As an aside, customers were openly complaining on internet forums about how their cell phones didn't work. So customers definitely noticed this problem.
The only reason I have the context to tell the story years later, is that I had relationships with each team that was impacted. And kept a silent eye on the forums for what customers were discussing amongst themselves.
I try to always remind myself that we don't know what we don't know. I could've easily and readily made any of the mistakes that lead to this outage. To hit on a few key points:
- Troubleshooting tools don't necessarily tell you what you think they do. It's important to know how the tools actually work. For example, metrics are a proxy for what's happening. But are also aggregated or removing precision to make the data accessible and useful.
- Be conscious on the incentive structure and culture. Misaligned incentives can be dangerous, and lead to cultures that act contrary to what leadership is trying to achieve. Push back on cultures and incentives where appropriate that cause these sorts of problems.
- Not knowing how your work impacts your customers, or the customers of your customers, or why someone pays you for your service, leaves blind spots. Combined with a lack of curiosity, and problems can be allowed to just sit their and fester. So alarms can be ringing and there's no reaction... it's just noise for someone who doesn't know what it's for. This is doubled when the team hearing the alarm isn't the one to fix it, such as capacity increases done by engineering and capacity teams.
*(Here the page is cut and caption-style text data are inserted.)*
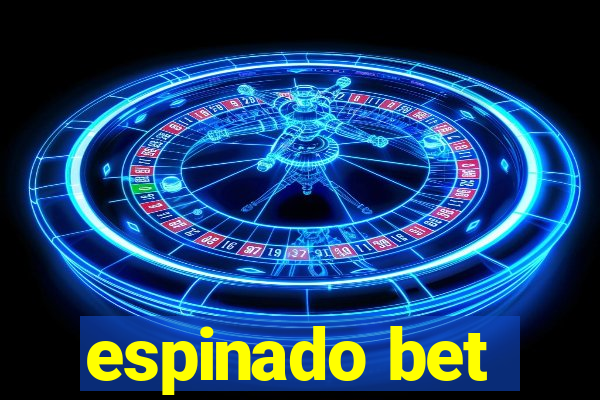 espinado bet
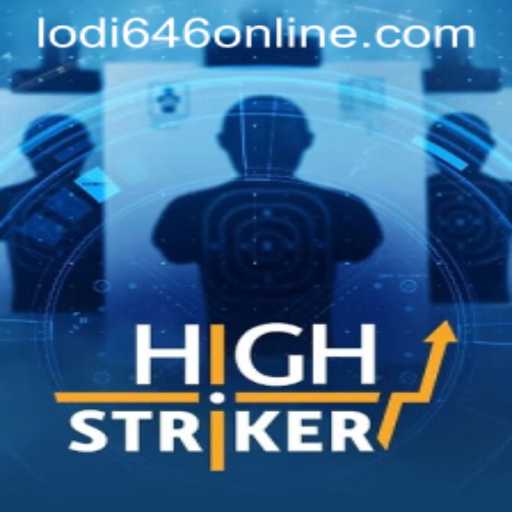 HighStriker: Exploring the Thrills of Lodi646 PH's Latest Gaming Adventure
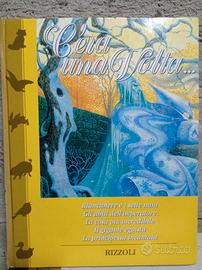 collana libri di favole edito Rizzoli "C'ERA UNA V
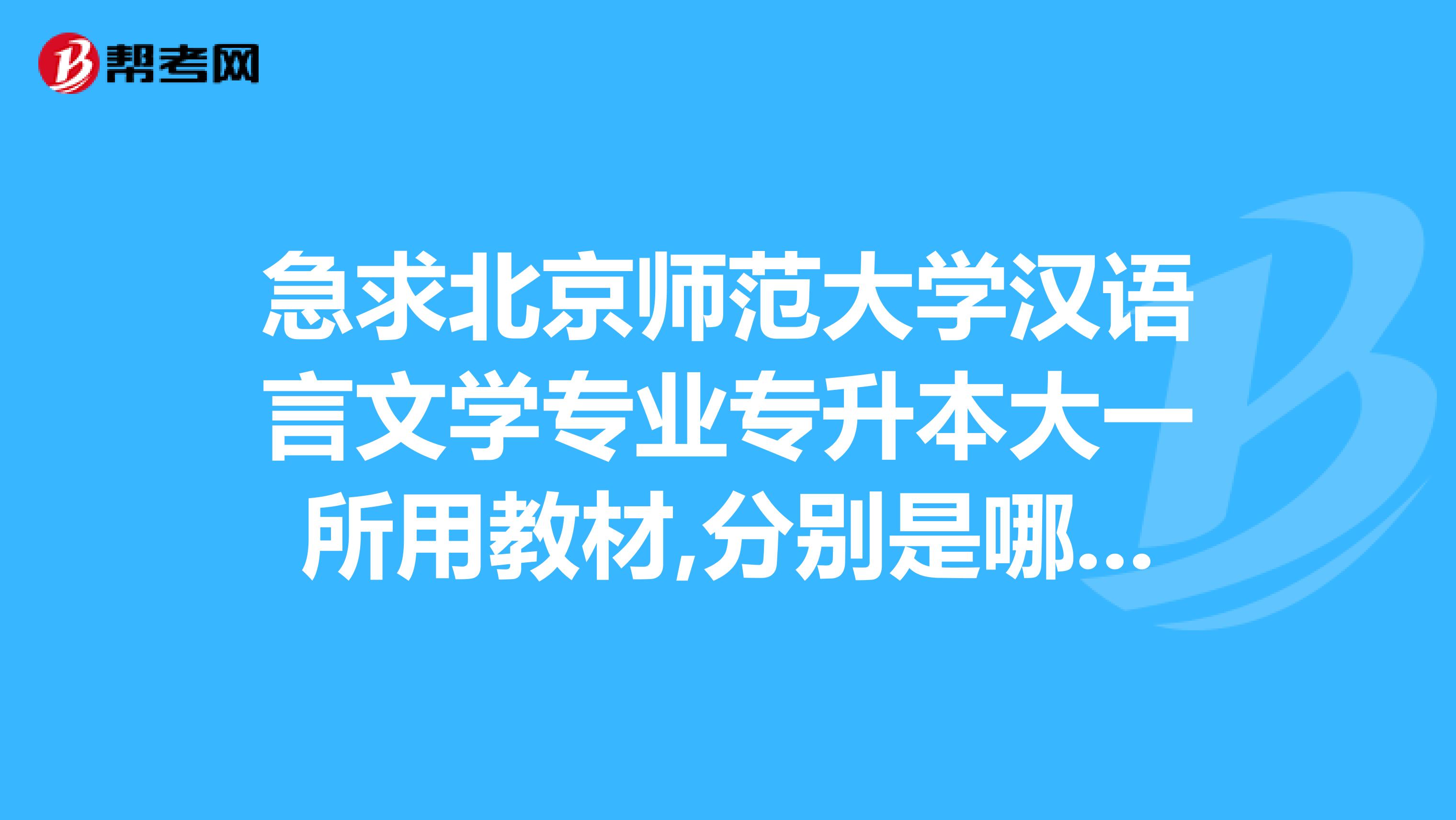 急求北京师范大学汉语言文学专业专升本大一所用教材,分别是哪些出版社,作者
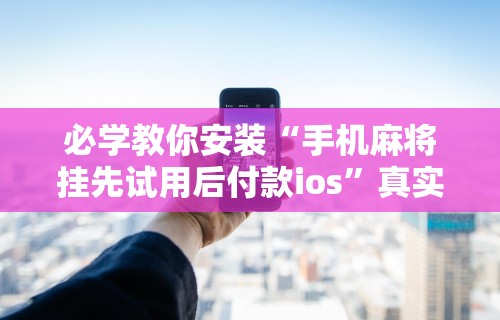 必学教你安装“手机麻将挂先试用后付款ios	”真实开挂技巧分享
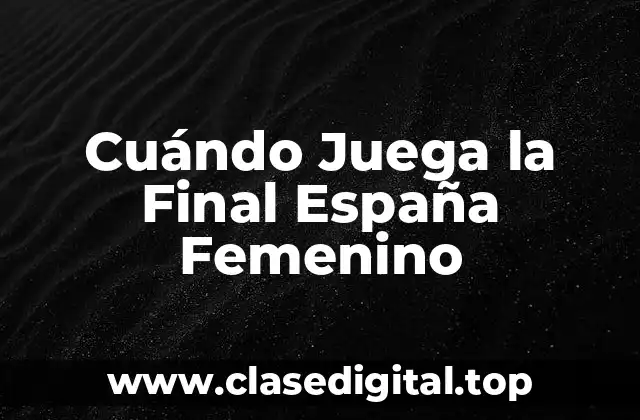 Cuándo Juega la Final España Femenino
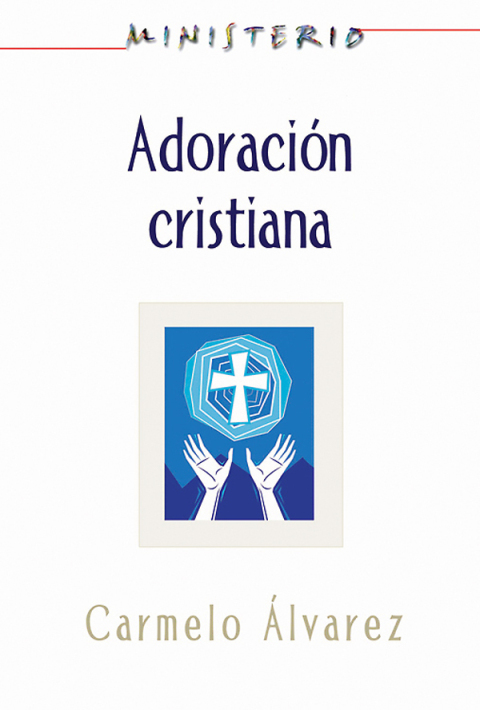 Ministerio – Adoración cristiana: Teología y práctica desde la óptica protestante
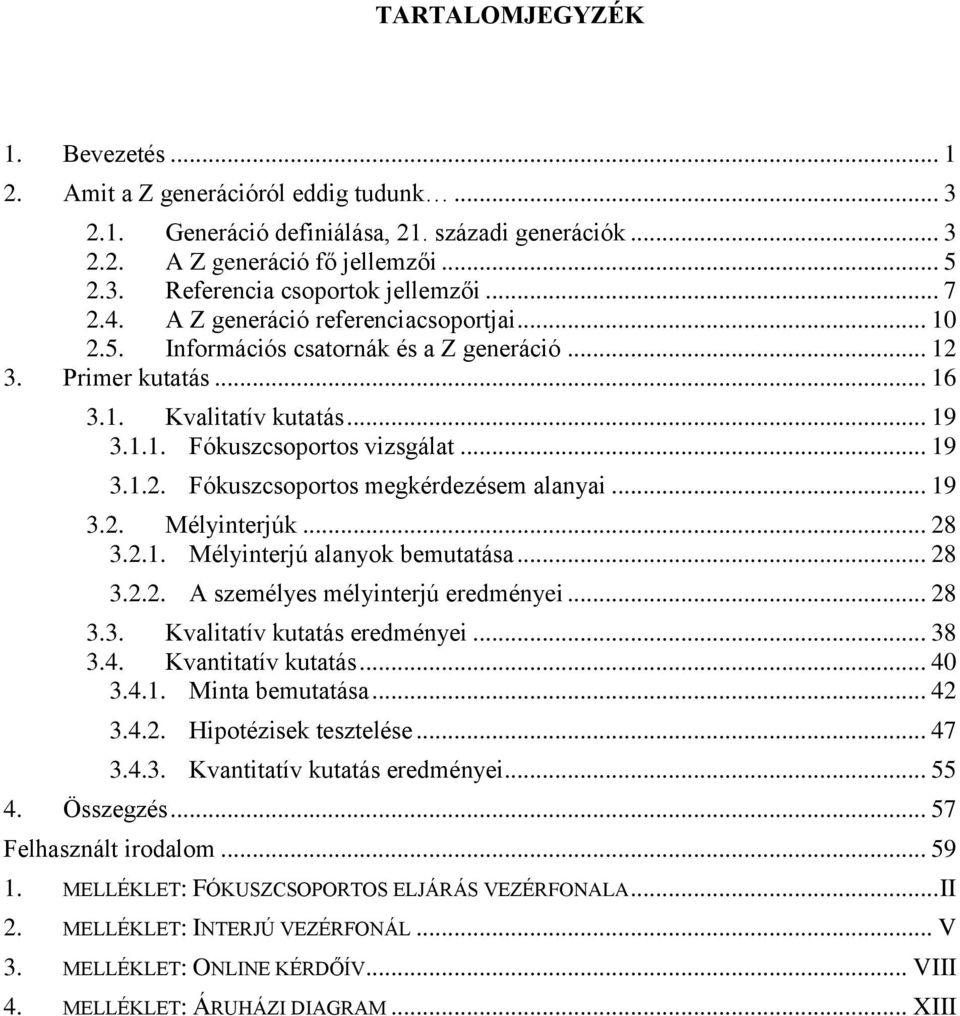 .. 19 3.2. Mélyinterjúk... 28 3.2.1. Mélyinterjú alanyok bemutatása... 28 3.2.2. A személyes mélyinterjú eredményei... 28 3.3. Kvalitatív kutatás eredményei... 38 3.4. Kvantitatív kutatás... 40 3.4.1. Minta bemutatása.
- Be curious. I think intellectual curiosity is more important than many people realized, especially when responsible for production. There still needs to be a balance on not getting stuck in rabbit holes and getting things done. But that problem you see, might be making a customer have a miserable day. And they may not have a mechanism to yell loud enough to draw your attention to the problem right under your nose.
Disclaimer: This story is from more than a decade ago, and doesn't accurately reflect the present state of any company or network. Any opinions expressed are my own.